═════ GESELECTEERDE TEKST

Diagnostisch onderzoek en kanskapitalisatie
In diagnostisch onderzoek wordt vaak een verscheidenheid aan tests afgenomen. Een bekend risico hierbij is dat naarmate meer tests worden afgenomen, de kans op toevalsbevindingen toeneemt. Dit kan resulteren in overdiagnosticering, onnodige behandeling, onnodige belasting van cliënt/patiënt en onnodige bekostigingsdruk (zie bv. Huizenga et al., 2016).
In PDDB 3.0 wordt in deze context benadrukt om voor het meten van de drie criteriumvaardigheden, per vaardigheid één a priori vastgelegde toets te gebruiken. Dit, zo wordt gesteld, om het gevaar van ‘kanskapitalisatie’ tegen te gaan (zie paragraaf 2.5.2.). De Wetenschappelijke Adviesraad Dyslexie merkt dat de term kanskapitalisatie her en der tot vragen heeft geleid en geeft daarom een korte uitleg.

══════════
═════ GEGEVENSFRAGMENTEN

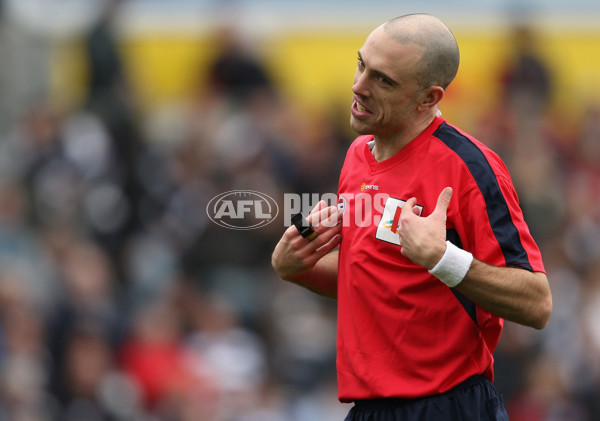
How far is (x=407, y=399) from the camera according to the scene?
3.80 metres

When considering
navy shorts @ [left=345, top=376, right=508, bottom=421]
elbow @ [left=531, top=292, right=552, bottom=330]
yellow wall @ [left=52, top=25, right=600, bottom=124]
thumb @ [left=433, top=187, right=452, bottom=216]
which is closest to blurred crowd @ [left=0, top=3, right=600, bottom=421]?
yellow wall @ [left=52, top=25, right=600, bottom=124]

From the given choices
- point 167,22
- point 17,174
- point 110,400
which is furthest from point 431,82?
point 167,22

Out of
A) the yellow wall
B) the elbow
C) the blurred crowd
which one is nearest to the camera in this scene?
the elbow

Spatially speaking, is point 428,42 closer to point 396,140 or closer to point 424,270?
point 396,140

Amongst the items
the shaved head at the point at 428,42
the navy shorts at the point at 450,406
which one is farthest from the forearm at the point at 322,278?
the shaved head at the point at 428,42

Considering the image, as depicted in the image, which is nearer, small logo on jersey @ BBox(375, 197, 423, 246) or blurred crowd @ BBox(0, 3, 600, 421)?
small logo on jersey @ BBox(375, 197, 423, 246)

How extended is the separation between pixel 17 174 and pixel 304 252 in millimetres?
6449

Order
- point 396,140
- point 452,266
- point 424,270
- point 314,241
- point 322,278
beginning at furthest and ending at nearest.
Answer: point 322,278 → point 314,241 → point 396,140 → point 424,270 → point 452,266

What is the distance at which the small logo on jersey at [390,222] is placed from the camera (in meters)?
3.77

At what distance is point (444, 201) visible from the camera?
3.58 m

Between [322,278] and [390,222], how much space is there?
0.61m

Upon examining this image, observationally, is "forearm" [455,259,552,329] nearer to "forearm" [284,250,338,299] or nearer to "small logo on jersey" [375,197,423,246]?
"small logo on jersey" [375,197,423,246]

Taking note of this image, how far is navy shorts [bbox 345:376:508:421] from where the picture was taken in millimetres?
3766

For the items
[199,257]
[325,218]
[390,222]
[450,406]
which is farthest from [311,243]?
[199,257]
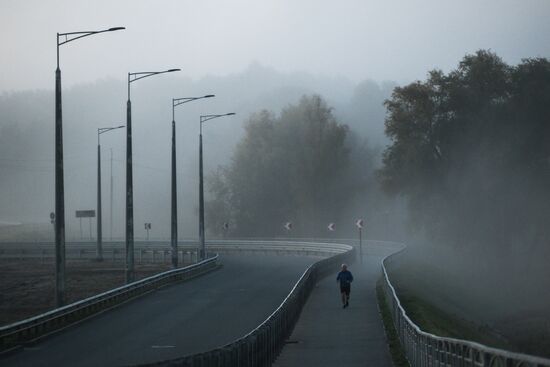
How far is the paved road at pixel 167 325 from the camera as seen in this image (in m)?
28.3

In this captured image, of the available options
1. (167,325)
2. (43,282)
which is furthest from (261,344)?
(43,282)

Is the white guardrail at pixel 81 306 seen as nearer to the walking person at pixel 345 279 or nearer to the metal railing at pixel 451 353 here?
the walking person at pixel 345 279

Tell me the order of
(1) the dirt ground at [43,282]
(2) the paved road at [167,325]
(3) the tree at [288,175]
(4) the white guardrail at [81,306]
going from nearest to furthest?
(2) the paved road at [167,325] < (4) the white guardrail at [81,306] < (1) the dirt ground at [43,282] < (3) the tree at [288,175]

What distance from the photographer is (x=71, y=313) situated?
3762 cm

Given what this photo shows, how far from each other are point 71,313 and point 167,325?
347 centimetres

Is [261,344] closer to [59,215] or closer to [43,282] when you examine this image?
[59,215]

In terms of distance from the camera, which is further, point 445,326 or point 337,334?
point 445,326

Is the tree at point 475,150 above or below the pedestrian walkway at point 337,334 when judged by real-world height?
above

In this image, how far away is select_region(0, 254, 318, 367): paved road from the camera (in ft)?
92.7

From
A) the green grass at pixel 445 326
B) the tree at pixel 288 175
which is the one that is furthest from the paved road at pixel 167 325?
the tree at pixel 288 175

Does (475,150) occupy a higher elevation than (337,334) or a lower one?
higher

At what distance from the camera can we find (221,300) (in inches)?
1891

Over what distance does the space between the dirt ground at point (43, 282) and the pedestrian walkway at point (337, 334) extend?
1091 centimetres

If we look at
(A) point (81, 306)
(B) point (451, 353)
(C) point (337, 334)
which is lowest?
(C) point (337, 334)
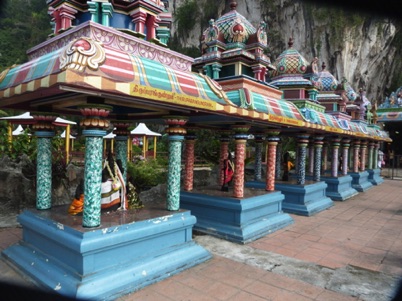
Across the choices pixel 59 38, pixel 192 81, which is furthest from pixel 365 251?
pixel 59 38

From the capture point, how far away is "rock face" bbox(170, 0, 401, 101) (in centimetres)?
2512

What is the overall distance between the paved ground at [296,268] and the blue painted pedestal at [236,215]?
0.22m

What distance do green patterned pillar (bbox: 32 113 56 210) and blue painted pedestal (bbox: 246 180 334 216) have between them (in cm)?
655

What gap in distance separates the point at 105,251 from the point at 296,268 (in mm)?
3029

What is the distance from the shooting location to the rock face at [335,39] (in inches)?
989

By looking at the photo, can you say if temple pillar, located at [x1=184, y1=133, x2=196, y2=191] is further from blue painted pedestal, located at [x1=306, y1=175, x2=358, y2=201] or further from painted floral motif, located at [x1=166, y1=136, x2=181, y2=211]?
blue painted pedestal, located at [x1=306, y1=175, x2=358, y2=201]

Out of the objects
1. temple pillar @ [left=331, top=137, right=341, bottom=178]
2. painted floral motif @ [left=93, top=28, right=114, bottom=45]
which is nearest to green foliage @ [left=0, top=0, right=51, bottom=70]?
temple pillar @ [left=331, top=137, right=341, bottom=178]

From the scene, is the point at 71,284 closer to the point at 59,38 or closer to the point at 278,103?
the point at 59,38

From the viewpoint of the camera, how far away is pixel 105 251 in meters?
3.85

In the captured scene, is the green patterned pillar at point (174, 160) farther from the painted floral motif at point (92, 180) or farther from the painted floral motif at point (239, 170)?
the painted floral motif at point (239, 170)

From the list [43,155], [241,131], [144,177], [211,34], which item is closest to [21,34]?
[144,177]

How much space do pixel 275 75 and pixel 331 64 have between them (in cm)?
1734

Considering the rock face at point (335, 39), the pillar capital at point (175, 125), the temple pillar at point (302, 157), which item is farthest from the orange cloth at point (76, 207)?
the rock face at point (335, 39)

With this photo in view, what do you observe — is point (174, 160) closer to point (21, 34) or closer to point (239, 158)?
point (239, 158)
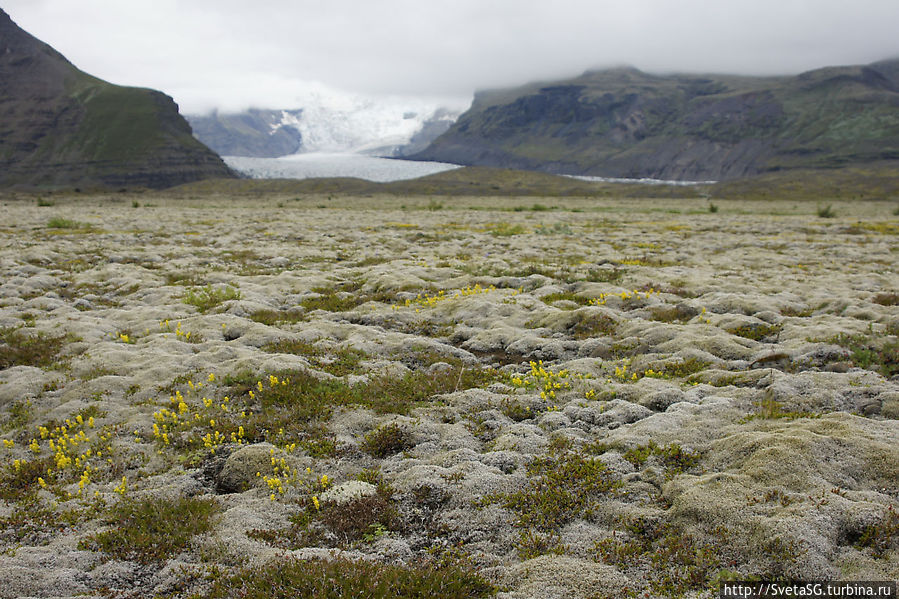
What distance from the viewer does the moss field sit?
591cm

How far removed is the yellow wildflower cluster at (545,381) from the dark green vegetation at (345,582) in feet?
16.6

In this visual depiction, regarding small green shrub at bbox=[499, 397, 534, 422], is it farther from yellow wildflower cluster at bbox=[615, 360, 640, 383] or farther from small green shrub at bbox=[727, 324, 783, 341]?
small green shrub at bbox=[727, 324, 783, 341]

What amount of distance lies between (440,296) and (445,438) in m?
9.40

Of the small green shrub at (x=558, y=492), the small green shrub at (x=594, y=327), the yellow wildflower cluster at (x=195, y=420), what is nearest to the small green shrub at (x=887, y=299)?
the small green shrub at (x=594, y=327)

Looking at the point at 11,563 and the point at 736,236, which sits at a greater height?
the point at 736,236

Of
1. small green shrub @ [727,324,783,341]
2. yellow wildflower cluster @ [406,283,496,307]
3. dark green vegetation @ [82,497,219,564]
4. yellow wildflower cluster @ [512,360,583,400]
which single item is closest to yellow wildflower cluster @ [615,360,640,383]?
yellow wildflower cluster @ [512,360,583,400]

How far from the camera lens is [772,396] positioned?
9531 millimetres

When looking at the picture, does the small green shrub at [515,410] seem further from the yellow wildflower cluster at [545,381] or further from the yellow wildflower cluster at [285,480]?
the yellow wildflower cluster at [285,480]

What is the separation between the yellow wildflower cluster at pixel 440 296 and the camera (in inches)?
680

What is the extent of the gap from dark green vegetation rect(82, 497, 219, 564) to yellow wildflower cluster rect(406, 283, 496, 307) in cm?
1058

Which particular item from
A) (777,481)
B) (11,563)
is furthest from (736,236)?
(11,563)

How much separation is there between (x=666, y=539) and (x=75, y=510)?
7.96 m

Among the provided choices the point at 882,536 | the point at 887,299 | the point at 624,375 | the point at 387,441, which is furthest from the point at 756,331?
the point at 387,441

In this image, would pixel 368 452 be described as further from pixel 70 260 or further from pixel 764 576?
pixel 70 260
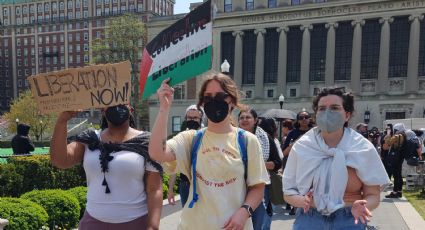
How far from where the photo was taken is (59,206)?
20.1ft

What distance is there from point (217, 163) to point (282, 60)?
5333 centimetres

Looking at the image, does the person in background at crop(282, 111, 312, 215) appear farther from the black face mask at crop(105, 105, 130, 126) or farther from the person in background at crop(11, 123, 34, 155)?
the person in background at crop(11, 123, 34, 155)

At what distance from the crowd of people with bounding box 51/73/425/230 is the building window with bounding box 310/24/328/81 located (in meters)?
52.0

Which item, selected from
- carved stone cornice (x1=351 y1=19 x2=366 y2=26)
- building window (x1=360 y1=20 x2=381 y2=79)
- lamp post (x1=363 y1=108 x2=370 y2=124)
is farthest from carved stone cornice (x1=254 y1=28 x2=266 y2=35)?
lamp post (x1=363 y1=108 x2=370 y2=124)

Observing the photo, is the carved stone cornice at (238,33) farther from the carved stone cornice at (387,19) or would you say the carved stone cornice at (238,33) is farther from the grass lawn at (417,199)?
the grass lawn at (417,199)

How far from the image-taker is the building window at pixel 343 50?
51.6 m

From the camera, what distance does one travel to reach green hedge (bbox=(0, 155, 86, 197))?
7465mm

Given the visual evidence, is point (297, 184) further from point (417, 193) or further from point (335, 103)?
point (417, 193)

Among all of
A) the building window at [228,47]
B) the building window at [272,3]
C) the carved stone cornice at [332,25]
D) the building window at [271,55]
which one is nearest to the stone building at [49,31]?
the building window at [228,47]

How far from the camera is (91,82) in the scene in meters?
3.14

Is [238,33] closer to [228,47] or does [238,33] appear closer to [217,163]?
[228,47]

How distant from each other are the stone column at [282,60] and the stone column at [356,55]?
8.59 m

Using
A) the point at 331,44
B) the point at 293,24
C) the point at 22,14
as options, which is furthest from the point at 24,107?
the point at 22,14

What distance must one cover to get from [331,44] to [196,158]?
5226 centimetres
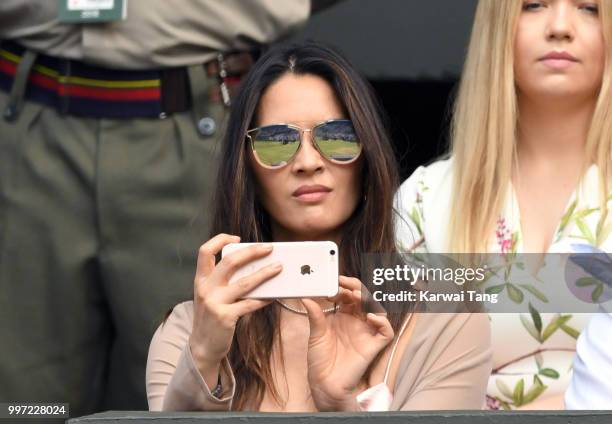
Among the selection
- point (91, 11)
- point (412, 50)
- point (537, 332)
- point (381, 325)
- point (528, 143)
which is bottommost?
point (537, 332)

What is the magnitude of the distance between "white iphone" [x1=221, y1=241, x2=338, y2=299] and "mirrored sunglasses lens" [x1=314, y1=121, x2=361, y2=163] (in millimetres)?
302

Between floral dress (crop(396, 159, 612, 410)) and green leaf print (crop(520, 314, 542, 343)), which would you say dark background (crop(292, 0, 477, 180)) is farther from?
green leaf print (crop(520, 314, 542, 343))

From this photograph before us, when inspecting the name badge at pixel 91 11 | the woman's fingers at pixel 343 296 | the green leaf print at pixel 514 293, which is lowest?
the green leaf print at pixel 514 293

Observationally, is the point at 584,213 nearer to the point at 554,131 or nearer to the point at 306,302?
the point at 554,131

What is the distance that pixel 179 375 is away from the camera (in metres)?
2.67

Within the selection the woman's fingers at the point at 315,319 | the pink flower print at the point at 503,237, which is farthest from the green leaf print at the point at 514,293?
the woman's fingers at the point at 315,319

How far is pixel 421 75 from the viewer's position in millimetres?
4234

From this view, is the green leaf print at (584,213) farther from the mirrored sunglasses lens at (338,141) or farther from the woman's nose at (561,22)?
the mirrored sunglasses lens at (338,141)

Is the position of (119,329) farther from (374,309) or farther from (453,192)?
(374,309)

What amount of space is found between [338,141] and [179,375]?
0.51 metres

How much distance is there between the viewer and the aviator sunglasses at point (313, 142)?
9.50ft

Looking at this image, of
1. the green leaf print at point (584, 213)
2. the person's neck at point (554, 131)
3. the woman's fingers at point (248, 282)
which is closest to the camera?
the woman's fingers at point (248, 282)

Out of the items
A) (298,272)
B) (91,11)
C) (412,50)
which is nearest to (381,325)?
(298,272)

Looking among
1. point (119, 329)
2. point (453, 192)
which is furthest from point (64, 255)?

══════════

Noteer alsjeblieft letterlijk een deel van de tekst over kanskapitalisatie. Begin bij de woorden met "Diagnostisch onderzoek en" en stop na "een korte uitleg.".

▶ RESULTAAT OPDRACHT:
Diagnostisch onderzoek en kanskapitalisatie
In diagnostisch onderzoek wordt vaak een verscheidenheid aan tests afgenomen. Een bekend risico hierbij is dat naarmate meer tests worden afgenomen, de kans op toevalsbevindingen toeneemt. Dit kan resulteren in overdiagnosticering, onnodige behandeling, onnodige belasting van cliënt/patiënt en onnodige bekostigingsdruk (zie bv. Huizenga et al., 2016).
In PDDB 3.0 wordt in deze context benadrukt om voor het meten van de drie criteriumvaardigheden, per vaardigheid één a priori vastgelegde toets te gebruiken. Dit, zo wordt gesteld, om het gevaar van ‘kanskapitalisatie’ tegen te gaan (zie paragraaf 2.5.2.). De Wetenschappelijke Adviesraad Dyslexie merkt dat de term kanskapitalisatie her en der tot vragen heeft geleid en geeft daarom een korte uitleg.